Observers predict that corporate sellers are going to provide the buyout market with significant deal flow for some time. Eduardo Bugnone is chairman at Southern European buyout house Argos Soditic, which has an office in Geneva. He says: ?Large companies pressing ahead with their divestment and restructuring programmes have traditionally been an important driver of deal flow in Switzerland. We have already seen the first wave of restructuring spinoffs. What we will see next is that deal flow in the middle market will increase substantially as companies begin clearing up at the lower end.?

BC Partners' recent decision to set up in Switzerland is evidence of European financial sponsor's interest in the market. The pan-European buyout firm has plans to open an office in Geneva in the first quarter of 2003. Other firms to have opened offices in Switzerland over the past two years include 3i, Apax Partners and CVC Capital Partners.

Alongside the pan-European firms stepping up their efforts in Switzerland, there are local players that are active, particularly at the smaller end of the market. Family-run businesses have traditionally been an important source of deal flow for the Swiss buyout houses, but doing deals in this segment of the market can be a difficult. As Bugnone points out: ?What is clear is that it is more difficult to buy businesses off families in Switzerland than it is in Northern Europe. Generally, this has a lot to do with the level of advice given to vendors. But those businesses in serious trouble will still come to the market.?

Prices are moving
The challenge for buyout funds operating in Switzerland will be to convince owners of smaller and mid-market enterprises, which make up the backbone of the economy and account more than 80 per cent of GDP, of the merits of seeking private equity backing. ?What will drive the number of transactions in Switzerland is the broader know-how in the market place that an MBO is an interesting option for succession solutions and spin-offs. We therefore strive to increase the water level in the lake while tailoring transaction structures to satisfy the vendors' very individual preferences,? explains Tobias Ursprung, investment director at Zurich-based Capvis Equity Partners, which has been investing in Swiss buyouts since 1990.

?Troubled businesses will come to the market?

There is another, more ambivalent factor affecting deal flow in Switzerland: price. As Ursprung's colleague Rolf Friedli, a partner at Capvis, points out, sellers are slowly adapting to the change in valuations, and private equity houses are beginning to see more realistic pricing. He says: ?Two years ago, private equity houses were paying wild prices. Now, sellers have a more realistic idea of what companies are worth. This will drive activity.?

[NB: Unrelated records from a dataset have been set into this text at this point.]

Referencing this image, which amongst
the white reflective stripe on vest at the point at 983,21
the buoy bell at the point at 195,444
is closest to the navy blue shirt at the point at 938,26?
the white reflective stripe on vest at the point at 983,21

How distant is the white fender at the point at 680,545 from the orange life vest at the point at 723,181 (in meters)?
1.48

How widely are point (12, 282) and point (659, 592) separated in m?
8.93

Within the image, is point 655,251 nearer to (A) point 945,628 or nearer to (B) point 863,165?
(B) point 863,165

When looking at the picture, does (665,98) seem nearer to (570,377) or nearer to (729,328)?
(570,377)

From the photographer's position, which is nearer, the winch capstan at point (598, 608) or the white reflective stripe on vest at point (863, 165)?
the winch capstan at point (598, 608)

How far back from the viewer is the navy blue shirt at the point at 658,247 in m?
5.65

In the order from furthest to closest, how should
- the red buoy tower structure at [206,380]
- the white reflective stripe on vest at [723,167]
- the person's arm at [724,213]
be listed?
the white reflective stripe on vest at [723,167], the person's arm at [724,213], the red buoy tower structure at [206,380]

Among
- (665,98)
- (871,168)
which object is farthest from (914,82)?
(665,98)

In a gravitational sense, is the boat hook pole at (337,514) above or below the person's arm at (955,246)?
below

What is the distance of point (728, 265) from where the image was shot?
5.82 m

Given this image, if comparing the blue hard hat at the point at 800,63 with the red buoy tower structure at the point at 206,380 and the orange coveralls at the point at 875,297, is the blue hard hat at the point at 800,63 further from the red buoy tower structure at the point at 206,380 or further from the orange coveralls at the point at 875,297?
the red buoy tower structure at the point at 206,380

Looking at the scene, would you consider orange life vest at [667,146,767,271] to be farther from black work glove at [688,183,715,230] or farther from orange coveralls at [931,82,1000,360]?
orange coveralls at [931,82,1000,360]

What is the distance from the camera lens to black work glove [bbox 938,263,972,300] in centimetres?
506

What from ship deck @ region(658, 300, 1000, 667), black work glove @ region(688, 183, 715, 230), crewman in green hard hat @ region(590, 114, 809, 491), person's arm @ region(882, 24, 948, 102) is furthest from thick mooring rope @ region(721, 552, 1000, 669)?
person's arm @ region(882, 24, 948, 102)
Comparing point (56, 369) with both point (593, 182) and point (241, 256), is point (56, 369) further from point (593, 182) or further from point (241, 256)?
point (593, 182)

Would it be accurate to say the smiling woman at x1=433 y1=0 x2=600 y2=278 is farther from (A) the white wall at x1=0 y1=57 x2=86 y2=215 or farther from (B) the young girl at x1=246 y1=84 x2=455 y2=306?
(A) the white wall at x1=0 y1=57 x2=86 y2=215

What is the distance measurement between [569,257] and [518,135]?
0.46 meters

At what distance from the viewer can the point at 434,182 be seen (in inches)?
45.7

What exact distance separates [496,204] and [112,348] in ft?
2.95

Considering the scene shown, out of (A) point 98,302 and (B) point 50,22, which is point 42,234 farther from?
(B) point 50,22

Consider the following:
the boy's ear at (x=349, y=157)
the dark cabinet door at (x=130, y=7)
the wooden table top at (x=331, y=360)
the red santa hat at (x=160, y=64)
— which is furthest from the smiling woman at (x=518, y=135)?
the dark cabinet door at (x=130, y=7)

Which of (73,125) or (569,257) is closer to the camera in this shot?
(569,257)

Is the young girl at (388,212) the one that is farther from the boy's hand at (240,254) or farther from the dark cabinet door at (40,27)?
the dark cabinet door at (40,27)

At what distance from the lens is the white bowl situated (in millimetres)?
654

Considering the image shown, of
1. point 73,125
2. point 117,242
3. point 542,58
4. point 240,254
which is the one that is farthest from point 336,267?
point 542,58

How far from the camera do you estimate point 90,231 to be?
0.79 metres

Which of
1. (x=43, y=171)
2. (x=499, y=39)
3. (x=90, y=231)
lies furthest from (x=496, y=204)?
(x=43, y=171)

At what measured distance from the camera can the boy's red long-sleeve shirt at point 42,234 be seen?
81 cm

What is noticeable is that price adjustments are taking place mostly among distressed firms and family-run businesses. Corporate sellers under no particular pressure to improve their balance sheets that are nevertheless looking to unload assets that no longer fit their strategy don't appear to be willing to compromise much on valuations at all quite yet. A recent example was Swiss drugmaker Novartis' decision to postpone the planned sale of its health food and sport nutrition businesses, after sufficiently attractive offers had failed to materialise.

?I think we will see a further economic decline next year,? predicts UrbanSchwerzmann, vice president of corporate finance at Global Capital Finance, an investment banking boutique operating out of Zurich. ?If we are talking about family owned businesses or sales of businesses in order to create liquidity as seen with ABB, then entry prices will go down. If it's a strategic spin-off such as the sale of the Swiss flagship brand Ovomaltine by Novartis to British Foods, then that is more difficult.?

Lenders are cautious
Nevertheless, it is still early days for succession sales and price adjustments and it would be wrong to expect a sudden flow of deal completions any time soon. There is a small but compelling list of reasons why deals are still difficult to complete in Switzerland.

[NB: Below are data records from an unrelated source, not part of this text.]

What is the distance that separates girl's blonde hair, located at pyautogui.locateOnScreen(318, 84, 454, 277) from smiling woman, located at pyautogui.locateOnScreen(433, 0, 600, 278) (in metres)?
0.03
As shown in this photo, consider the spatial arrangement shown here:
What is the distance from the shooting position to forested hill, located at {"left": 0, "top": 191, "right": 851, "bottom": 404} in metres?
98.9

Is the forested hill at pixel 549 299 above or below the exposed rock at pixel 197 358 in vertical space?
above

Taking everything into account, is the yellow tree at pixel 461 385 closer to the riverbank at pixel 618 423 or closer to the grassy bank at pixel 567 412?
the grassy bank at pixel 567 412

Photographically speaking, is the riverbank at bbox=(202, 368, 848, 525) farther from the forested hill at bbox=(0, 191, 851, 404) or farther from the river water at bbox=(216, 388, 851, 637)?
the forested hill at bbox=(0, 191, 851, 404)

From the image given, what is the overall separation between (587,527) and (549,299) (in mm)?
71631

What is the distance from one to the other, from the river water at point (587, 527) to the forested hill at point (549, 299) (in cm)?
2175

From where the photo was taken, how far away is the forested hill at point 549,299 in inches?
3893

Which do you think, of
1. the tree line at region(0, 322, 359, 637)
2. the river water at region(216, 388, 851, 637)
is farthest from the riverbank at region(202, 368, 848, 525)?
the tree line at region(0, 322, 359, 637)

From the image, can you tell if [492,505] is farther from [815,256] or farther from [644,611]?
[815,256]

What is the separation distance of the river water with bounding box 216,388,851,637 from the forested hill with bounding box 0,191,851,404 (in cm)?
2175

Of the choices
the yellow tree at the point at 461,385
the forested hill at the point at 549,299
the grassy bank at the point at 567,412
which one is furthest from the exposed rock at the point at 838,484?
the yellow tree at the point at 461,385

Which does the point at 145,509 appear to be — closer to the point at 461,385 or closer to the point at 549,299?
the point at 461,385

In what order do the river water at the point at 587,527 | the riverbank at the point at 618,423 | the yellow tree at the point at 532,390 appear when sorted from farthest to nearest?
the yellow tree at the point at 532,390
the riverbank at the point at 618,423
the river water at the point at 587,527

One significant obstacle affecting buyout houses is that lending banks are operating with extreme caution. Local debt providers, principally Credit Suisse and UBS, which together account for around 45 per cent of total lending in Switzerland, are less inclined to supply finance to a deal at present. Market participants report that lenders are putting pressure on businesses to repay debt and are reluctant to arrange new credit lines in a bid to reduce their overall exposure to corporate loans.

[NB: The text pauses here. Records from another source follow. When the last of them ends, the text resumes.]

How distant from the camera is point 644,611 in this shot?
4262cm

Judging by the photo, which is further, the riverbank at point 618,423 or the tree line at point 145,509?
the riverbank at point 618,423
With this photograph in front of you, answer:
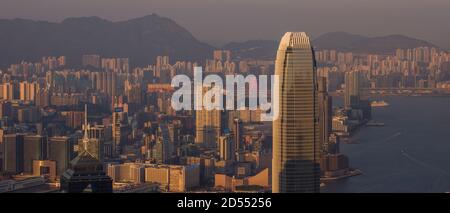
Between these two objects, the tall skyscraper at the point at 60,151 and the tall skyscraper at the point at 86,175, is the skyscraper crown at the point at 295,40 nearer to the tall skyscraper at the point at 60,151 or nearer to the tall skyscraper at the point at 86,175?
the tall skyscraper at the point at 86,175

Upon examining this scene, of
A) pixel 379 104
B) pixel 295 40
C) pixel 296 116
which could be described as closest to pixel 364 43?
pixel 295 40

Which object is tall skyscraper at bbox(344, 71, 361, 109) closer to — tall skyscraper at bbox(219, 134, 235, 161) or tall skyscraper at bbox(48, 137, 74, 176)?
tall skyscraper at bbox(219, 134, 235, 161)

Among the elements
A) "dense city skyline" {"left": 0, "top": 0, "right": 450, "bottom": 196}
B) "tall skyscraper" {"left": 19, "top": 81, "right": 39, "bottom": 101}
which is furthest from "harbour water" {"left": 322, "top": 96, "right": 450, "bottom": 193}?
"tall skyscraper" {"left": 19, "top": 81, "right": 39, "bottom": 101}

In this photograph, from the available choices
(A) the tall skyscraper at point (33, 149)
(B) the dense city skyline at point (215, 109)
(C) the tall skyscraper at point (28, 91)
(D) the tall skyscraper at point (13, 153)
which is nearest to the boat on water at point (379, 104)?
(B) the dense city skyline at point (215, 109)

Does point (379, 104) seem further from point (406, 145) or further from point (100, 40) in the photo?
point (100, 40)
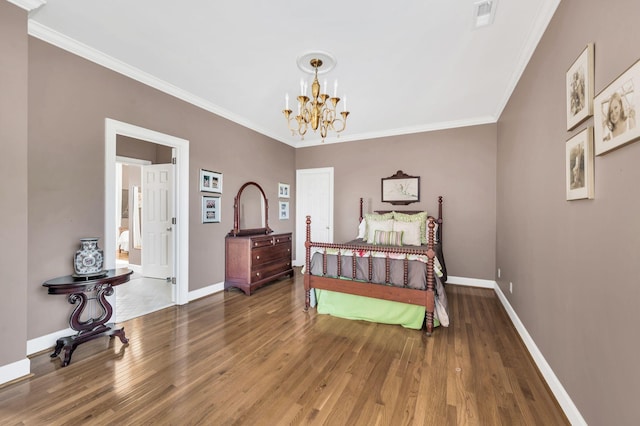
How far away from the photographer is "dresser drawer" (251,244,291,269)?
4.03 m

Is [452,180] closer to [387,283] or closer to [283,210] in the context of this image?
[387,283]

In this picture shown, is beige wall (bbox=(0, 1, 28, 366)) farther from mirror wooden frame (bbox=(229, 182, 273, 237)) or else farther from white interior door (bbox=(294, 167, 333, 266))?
white interior door (bbox=(294, 167, 333, 266))

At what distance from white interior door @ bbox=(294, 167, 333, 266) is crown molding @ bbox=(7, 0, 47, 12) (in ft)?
14.0

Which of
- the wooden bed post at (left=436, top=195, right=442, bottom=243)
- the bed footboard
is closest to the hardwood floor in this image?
the bed footboard

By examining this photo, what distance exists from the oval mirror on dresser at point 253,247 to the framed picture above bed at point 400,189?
2.01 m

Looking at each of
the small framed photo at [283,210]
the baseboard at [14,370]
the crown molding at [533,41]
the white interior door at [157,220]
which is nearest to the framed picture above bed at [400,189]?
the crown molding at [533,41]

The current weakness in the Swiss banking sector presents non-Swiss players with the opportunity to win business in the region. Schwerzmann at Global Capital Finance predicts that the market share of UBS and Credit Suisse in the debt market will go down relative to foreign banks. ?It is obvious that they built up their loan books considerably over the past two years without really syndicating. Now they are starting to realise that they need to scale that down.? Among other firms Schwerzmann cites as still active lenders in the market are BNP Paribas, Royal Bank of Scotland, Bank of Scotland and Deutsche Bank.

Josef Stadler, head of investment banking at JP Morgan in Switzerland, is less confident that the balance of power is indeed shifting. ?Is there an advantage to us? This remains to be seen. Swiss competitors may be more cautious these days but they have not stopped lending. But it does look as though they generally apply more conservative loan to value ratios in the current LBO environment.?

To the buyout community, it won't matter to what extent foreign lenders will be able to grab market share in Switzerland, as long as leveraged finance remains available one way or another. What they want to see is corporate restructurings, family owners working through succession issues and attractive asset prices to further drive the buyout market going forward. 2003 could be successful year for the industry.